22 febbraio 2018: il Presidente della Commissione parlamentare d’inchiesta Rosy Bindi trasmette ai Presidenti della Camera Laura Boldrini e del Senato Pietro Grasso la relazione sul furto della Natività, approvata nella seduta svoltasi il giorno prima. Le conclusioni sono denominate “Una storia semplice”, con riferimento all’ultimo romanzo di Leonardo Sciascia.

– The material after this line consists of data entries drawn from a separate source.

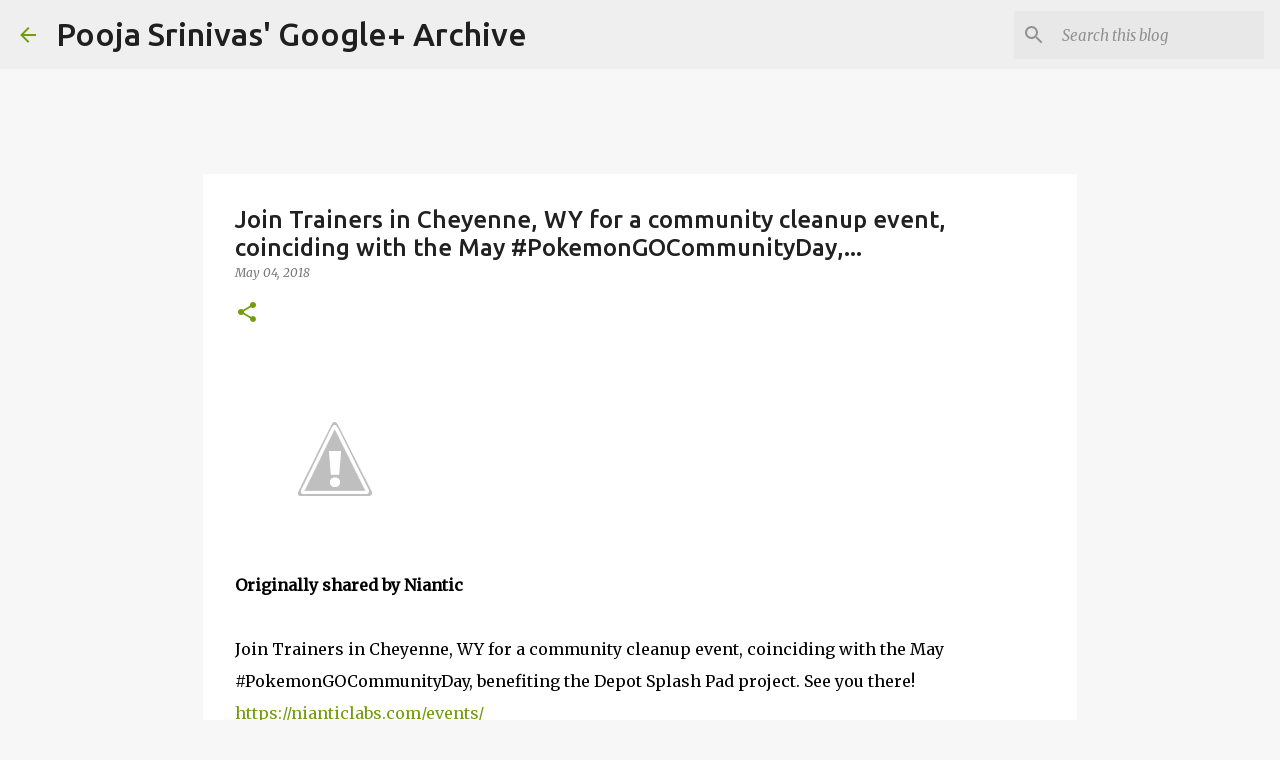

--- FILE ---
content_type: text/html; charset=utf-8
request_url: https://www.google.com/recaptcha/api2/aframe
body_size: 266
content:
<!DOCTYPE HTML><html><head><meta http-equiv="content-type" content="text/html; charset=UTF-8"></head><body><script nonce="uPDLD0MSPy-nEgWpd-MCdg">/** Anti-fraud and anti-abuse applications only. See google.com/recaptcha */ try{var clients={'sodar':'https://pagead2.googlesyndication.com/pagead/sodar?'};window.addEventListener("message",function(a){try{if(a.source===window.parent){var b=JSON.parse(a.data);var c=clients[b['id']];if(c){var d=document.createElement('img');d.src=c+b['params']+'&rc='+(localStorage.getItem("rc::a")?sessionStorage.getItem("rc::b"):"");window.document.body.appendChild(d);sessionStorage.setItem("rc::e",parseInt(sessionStorage.getItem("rc::e")||0)+1);localStorage.setItem("rc::h",'1765352091364');}}}catch(b){}});window.parent.postMessage("_grecaptcha_ready", "*");}catch(b){}</script></body></html>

Giugno 2018: la Procura di Palermo riapre l’inchiesta sul Caravaggio rubato. Il fascicolo, a carico di ignoti, viene assegnato all’aggiunto Marzia Sabella e al pm Roberto Tartaglia. In passato l’indagine era stata sempre archiviata.
Ottobre 2018: il Vaticano attiva ufficialmente i suoi servizi segreti (denominati l’Entità) per la ricerca dell’opera, a poche settimane (15 settembre) dalla visita pastorale di Papa Francesco alla diocesi di Palermo in occasione del 25° anniversario della morte di don Pino Puglisi, assassinato dalla mafia.
2022: viene pubblicato il giallo di Annalisa Stancanelli, edito da Mursia, “Il mistero Caravaggio. Per un quadro si può uccidere”.